Un bond de richesse mondiale qui pose question en France
Selon le Global Wealth Report d'UBS, la richesse des ménages a augmenté de 10,8 % en 2025 au niveau mondial, enregistrant ainsi la progression la plus rapide depuis 2017. En France, cette dynamique se traduit par un gain net de 64 604 millionnaires (en dollars), portant le total à 2,388 millions. Ce résultat place la France parmi les six pays dépassant les 2 millions de millionnaires en dollars.
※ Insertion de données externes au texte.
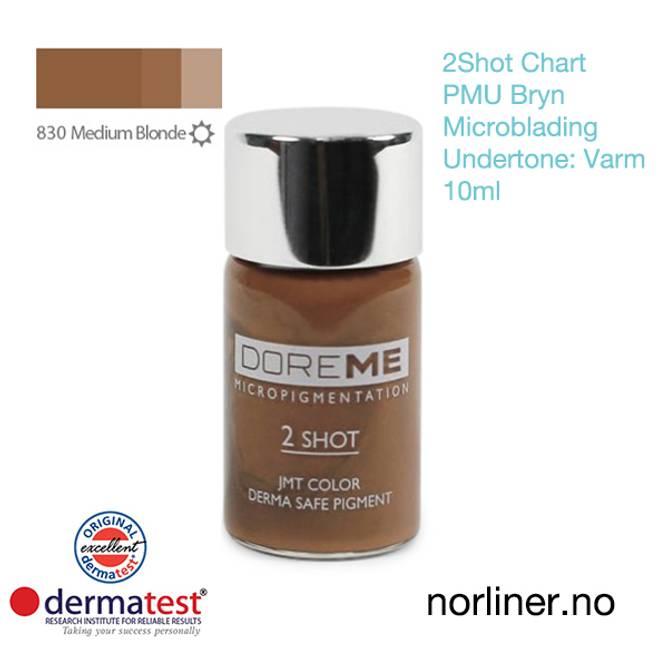 Bilde av MT-DOREME #830 Medium Blonde PMU Bryn&Microb.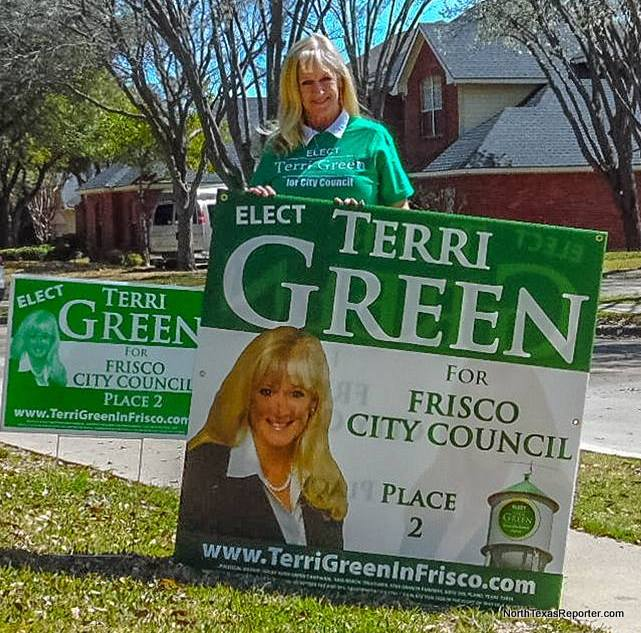 Terri Green for Frisco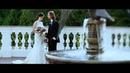 Wedding Workshop Сергея Хватынца Съемка реальной пары в парке отель Морозовка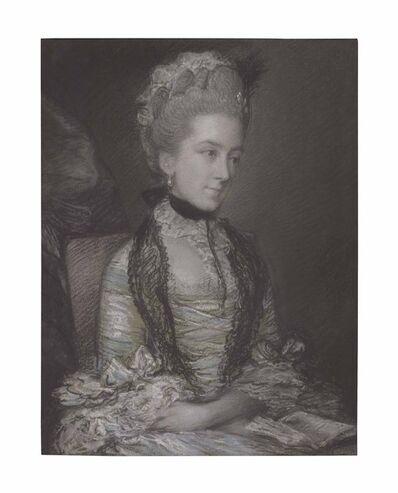 Thomas Gainsborough, 'Portrait of Caroline, 4th Duchess of Marlborough, half-length, in a blue and white dress'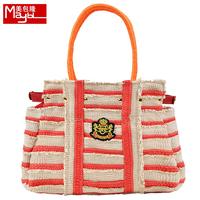 Bag pirate all-match stripe one shoulder bag handbag straw bag vintage female m3151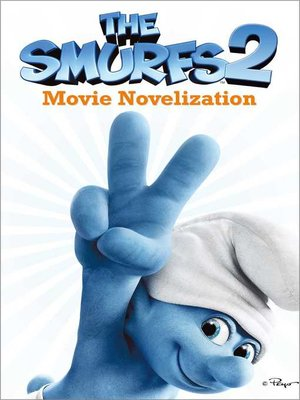 cover image of The Smurfs 2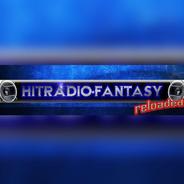 Hitradio Fantasy Reloaded-Logo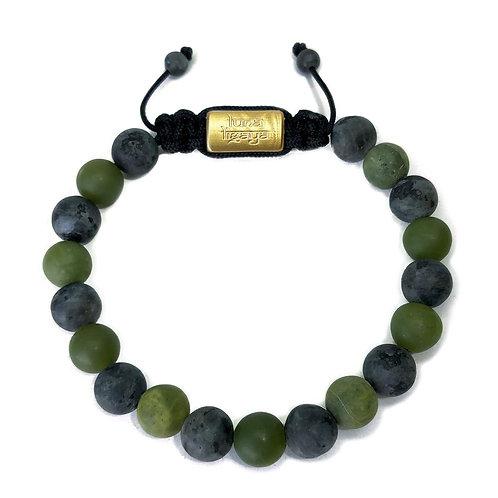 Jade and Black Labradorite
Contexte budgétaire : recettes insuffisantes, dépenses difficiles à réduire
Ces chiffres interviennent alors que la France fait face à des déséquilibres persistants : le déficit public atteignait 5,1 % du PIB en 2025 et les prélèvements obligatoires se situent à 43,6 % du PIB. Le constat est simple et posé par les observateurs économiques : il devient crucial d'augmenter les recettes ou de freiner la croissance des dépenses, mais la réduction des dispositifs et des avantages budgétaires s'avère politiquement et techniquement complexe.
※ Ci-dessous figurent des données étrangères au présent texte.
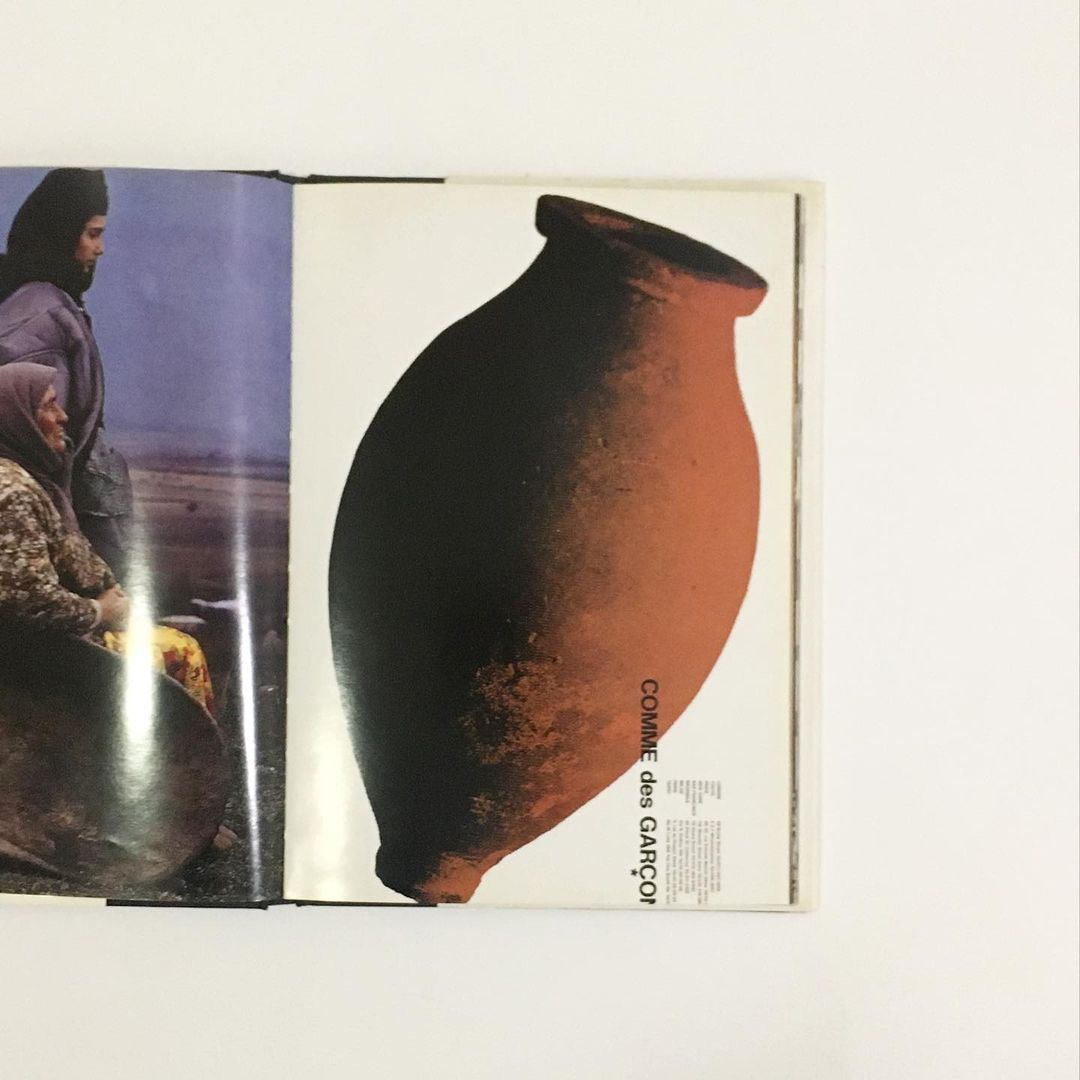 Editorial Design Archives: Out of Print Books 3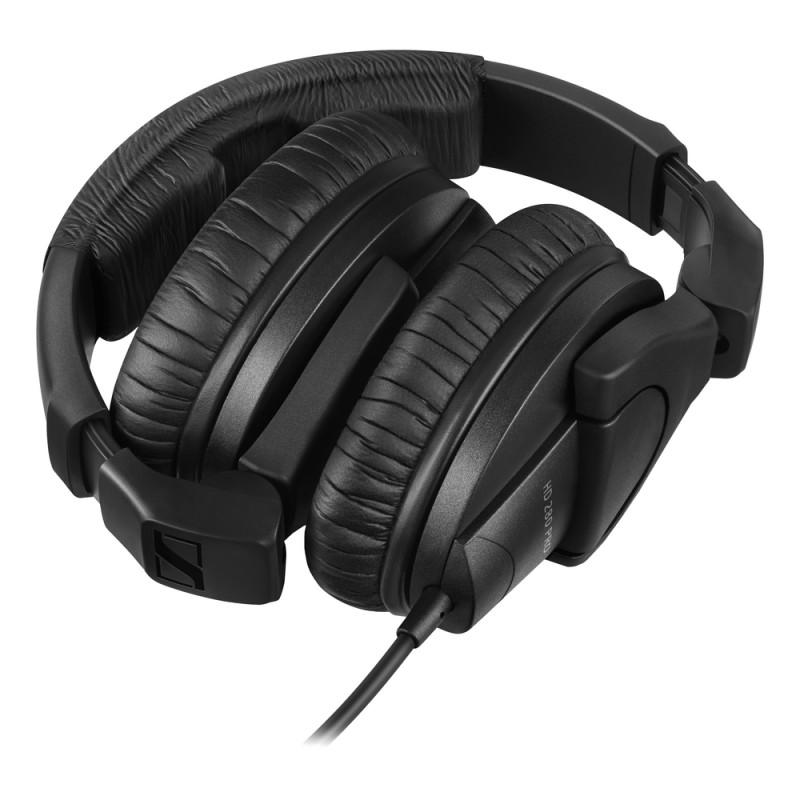 Наушники Sennheiser HD 280 PRO, Черный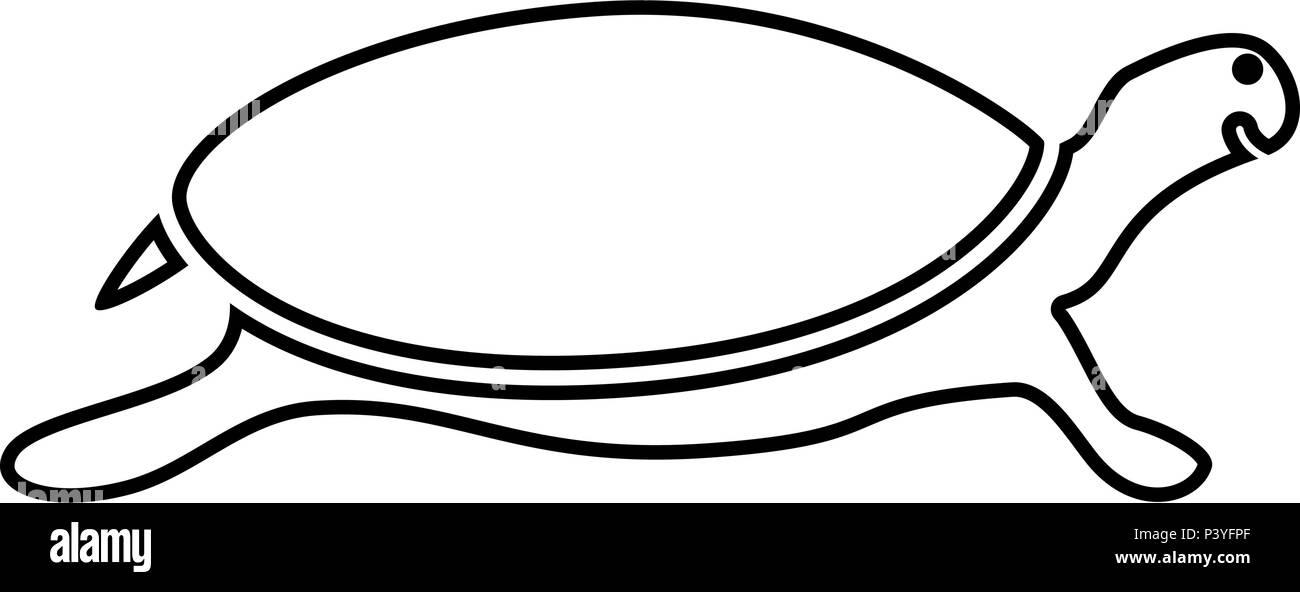 Icono de tortuga tortuga color negro ilustración vectorial tipo ...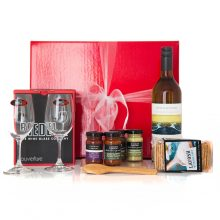 GIFT WRAPPED UP WINE GIFT HAMPER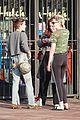 kristen stewart emma roberts laugh out la zurich 04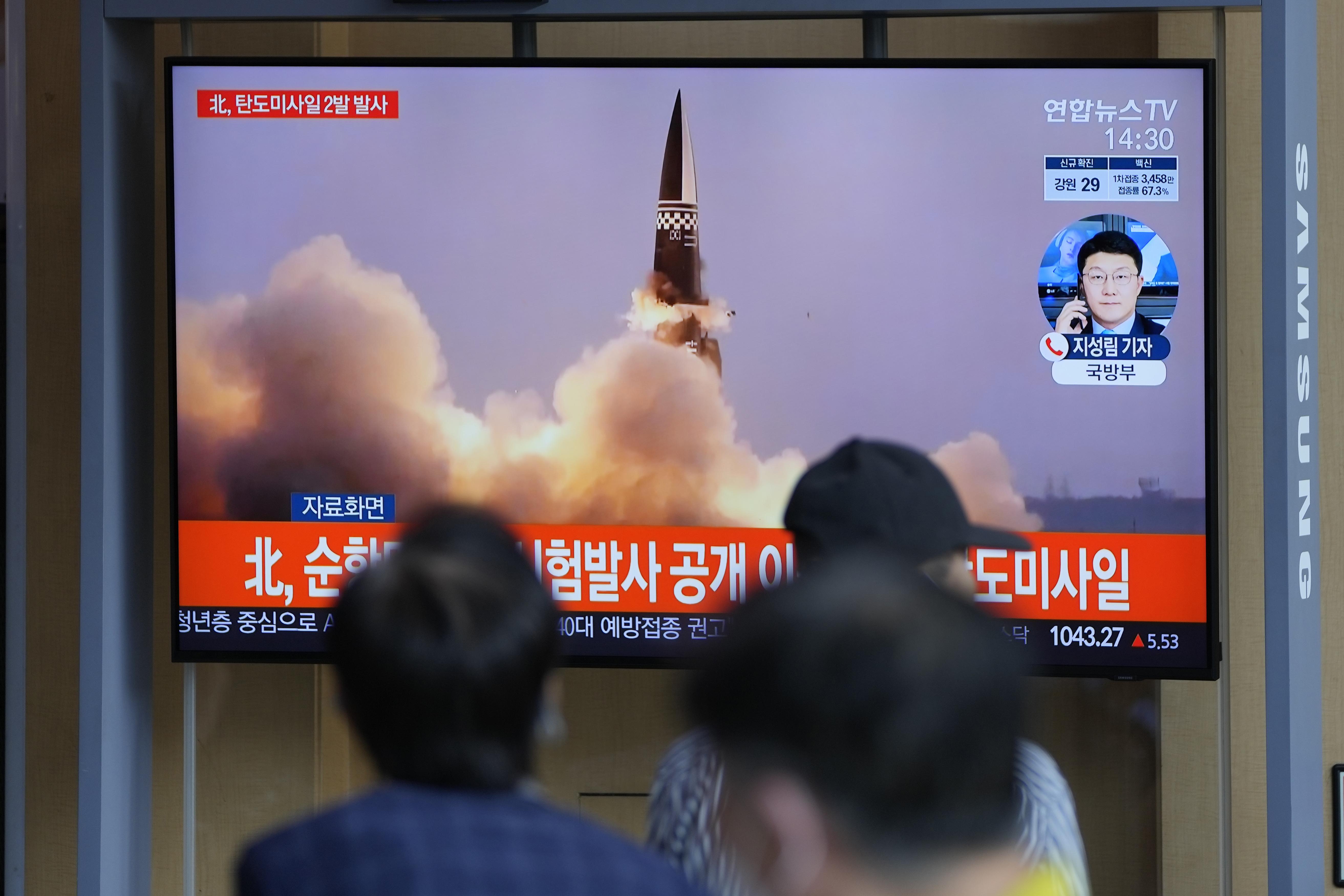 North Korea fires ballistic missiles amid stalled nuclear talks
Facteurs aggravants : géopolitique et environnement
Le rapport souligne aussi des contraintes extérieures qui pèsent sur les comptes publics et la croissance : la nécessité d'accroître les dépenses militaires dans un contexte européen tendu, l'impact des tensions internationales sur le prix des hydrocarbures — avec un effet négatif sur la croissance (-0,1 % au premier trimestre, +0,2 % au deuxième selon l'Insee) — et les coûts liés aux événements climatiques comme les canicules et feux de forêt, qui affectent à la fois les dépenses publiques et les recettes fiscales.
Quels leviers fiscaux pour « contraindre » les ultrariches ?
Le constat d'une augmentation soutenue du nombre de fortunes importantes relance le débat autour des outils fiscaux applicables aux très hauts patrimoines et aux plus-values massives issues des marchés financiers. Plusieurs pistes sont débattues dans l'espace public (sans que le rapport UBS n'impose de solution unique) :
- réviser les barèmes et niches fiscales qui profitent aux revenus financiers ;
- mettre en place ou renforcer des prélèvements exceptionnels sur les plus-values boursières en période de gains massifs ;
- accroître la progressivité effective de l'impôt sur le revenu et de l'impôt sur la fortune, par des assiettes ou des seuils adaptés.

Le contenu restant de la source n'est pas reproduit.